Makes 16 (2-tbsp) servings
3 1/2 lbs fresh, IN SEASON plum tomatoes (San Marzano if you have a garden with them) - see note above
2 hot cherry peppers (usually called "cherry bomb" or similar, you can substitute jalapenos)
1 sweet cherry pepper (usually called "cherry pick")
1/3 cup brown sugar
  1. Quarter tomatoes and peppers (seed the peppers if you're concerned about too much heat). Place into a food processor (skins and all).
  2. Puree until completely smooth.
  3. Pass the puree through a food mill to eliminate the skins and seeds, and pour that mixture into a large pot.
  4. Bring to a brisk simmer and add the sugar.
  5. Cook uncovered over medium-low heat for 4 hours, until reduced to a thick puree.
  6. Store in the refrigerator or process in a waterbath for 30 minutes.
Amount Per Serving
Calories: 38.8
Total Fat: 0.3 g
Cholesterol: 0.0 mg
Sodium: 10.8 mg
Total Carbs: 10.8 g
Dietary Fiber: 1.2 g
Protein: 0.9 g 

I'm sending this dish over to Presto Pasta Nights (brainchild of Ruth, who's also the host this week).

7 comments :

BakingWithoutaBox said...

Mmmm such vibrant color in that tomato chili sauce. Totally agree about local produce in the marinara. Can't wait til I get a patch of dirt to plant just a couple of things.

roxan said...

Thankflly I wasn't there either, or I would have eaten at all myself!

pocketdaydreams said...

Nice to meet you through FoodBuzz! Love the name of your blog. I burned my entry in second PFB challenge so my place doesn't smell that good right now. But if you have a chance, please stop by and vote!

illahee said...

may i humbly suggest putting the shirataki noodles in soups? that's how i usually use them, especially nabe. they absorb the broth, or they can be dipped in sauce.

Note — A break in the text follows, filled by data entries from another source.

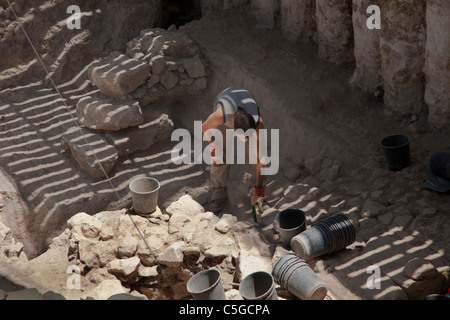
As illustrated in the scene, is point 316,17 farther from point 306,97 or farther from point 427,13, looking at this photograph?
point 427,13

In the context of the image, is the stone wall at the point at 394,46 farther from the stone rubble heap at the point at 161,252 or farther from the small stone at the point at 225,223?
the stone rubble heap at the point at 161,252

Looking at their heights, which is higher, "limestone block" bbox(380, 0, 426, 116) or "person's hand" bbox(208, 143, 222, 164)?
A: "limestone block" bbox(380, 0, 426, 116)

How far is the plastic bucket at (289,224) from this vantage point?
5.81m

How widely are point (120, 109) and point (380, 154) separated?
11.0 ft

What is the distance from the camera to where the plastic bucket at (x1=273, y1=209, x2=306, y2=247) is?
19.1 feet

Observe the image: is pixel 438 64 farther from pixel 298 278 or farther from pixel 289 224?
pixel 298 278

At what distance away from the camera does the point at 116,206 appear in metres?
7.45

love your blog, sorry i don't comment often!

Ruth Daniels said...

Who says having food allergies has to be boring? What a cool combination. Thanks for sharing with Presto Pasta Night.

Claudia said...

I give you credit for being so creative and working around those allergies.

Joanne said...

I love using pasta as a throw-together meal. I haven't made shirataki noodles in a while and I think it's about time I get back to it!